(Beginning of EXERCISE DATA)

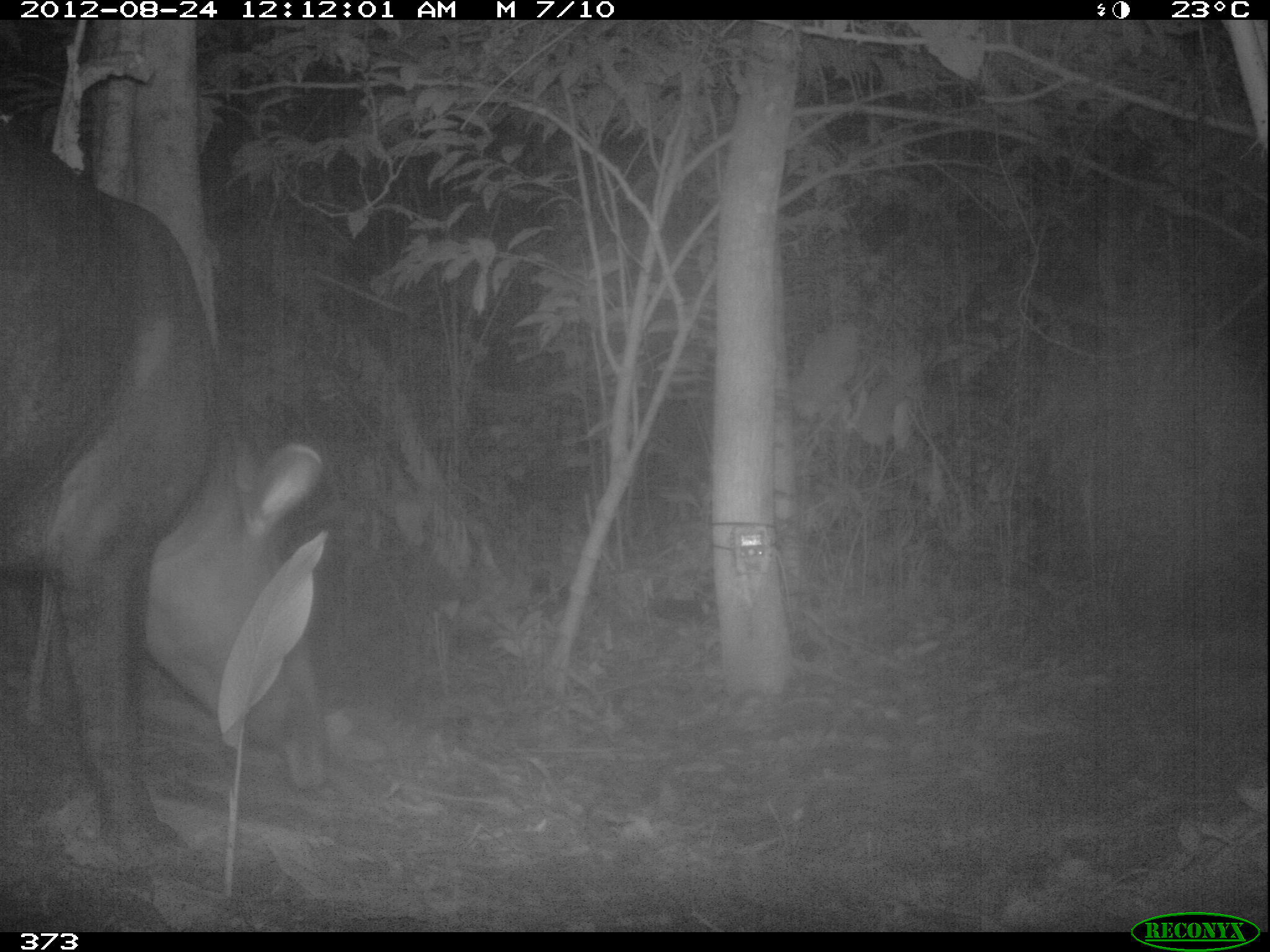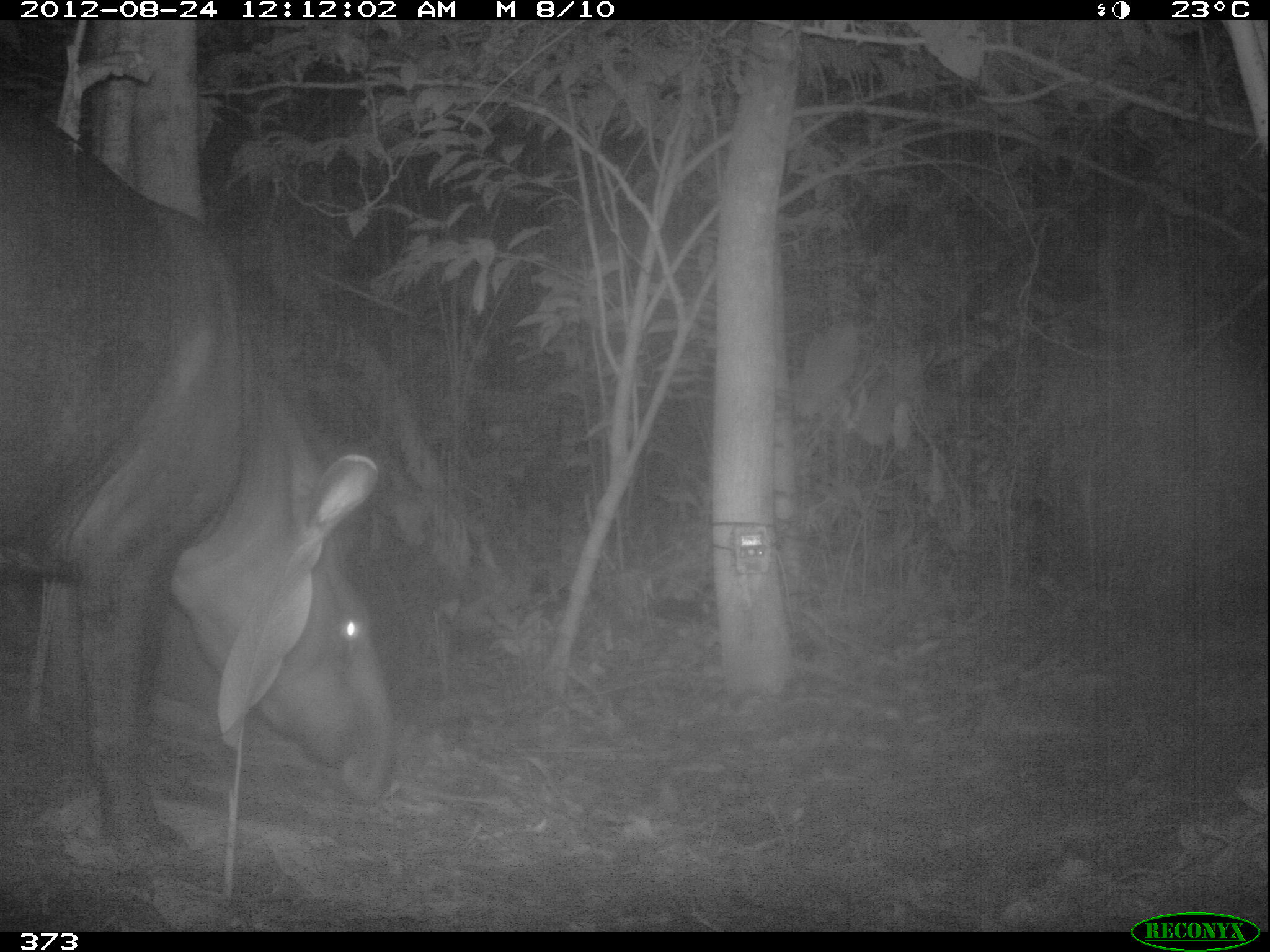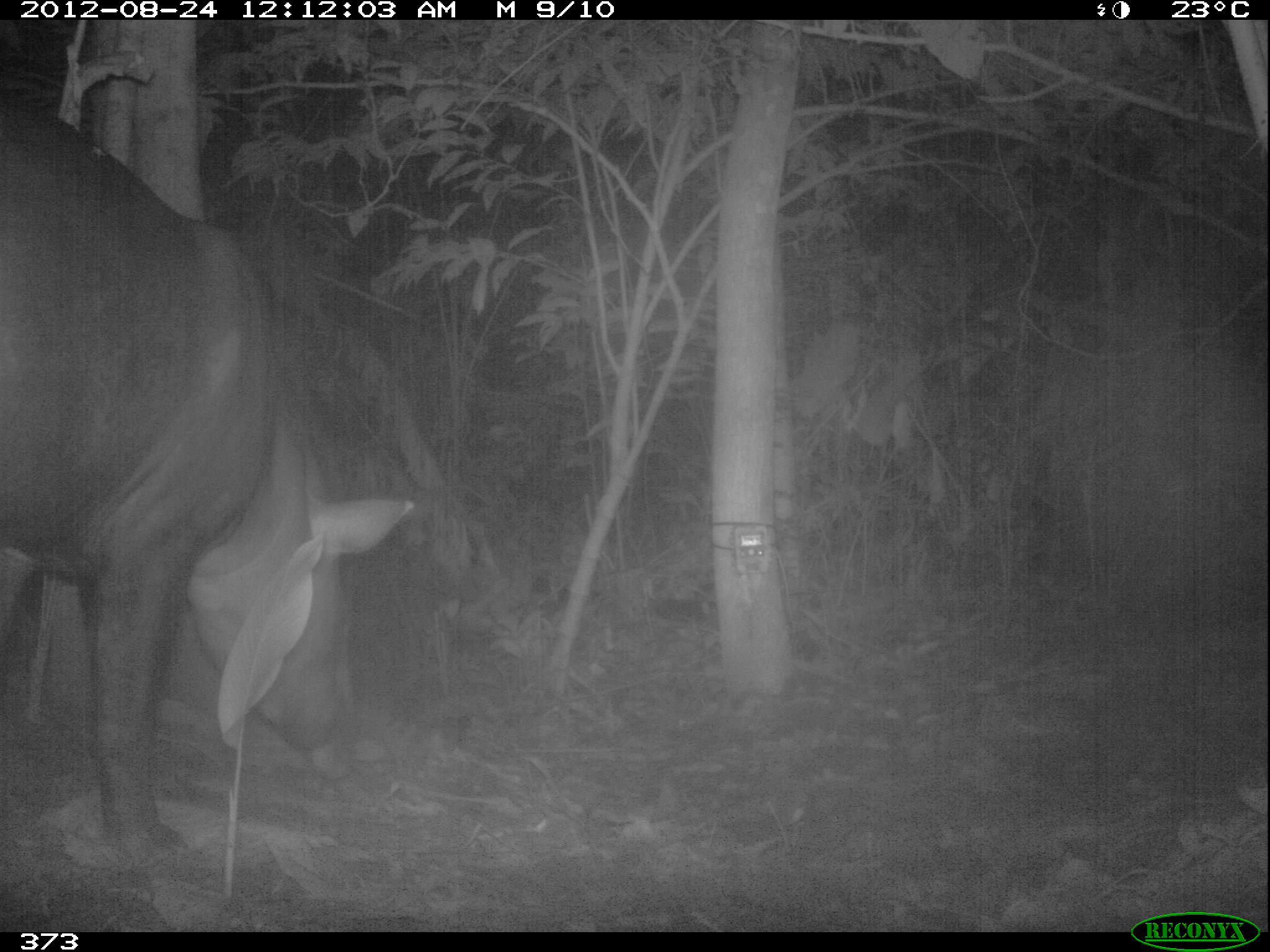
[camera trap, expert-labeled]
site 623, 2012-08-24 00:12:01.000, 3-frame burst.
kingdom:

(End of EXERCISE DATA)

→ ASSIGNED TASK: Return the material in full, word for word, and skip the pictures.

→ OUTPUT FOR THIS EXERCISE:
[camera trap, expert-labeled]
site 623, 2012-08-24 00:12:01.000, 3-frame burst.
kingdom:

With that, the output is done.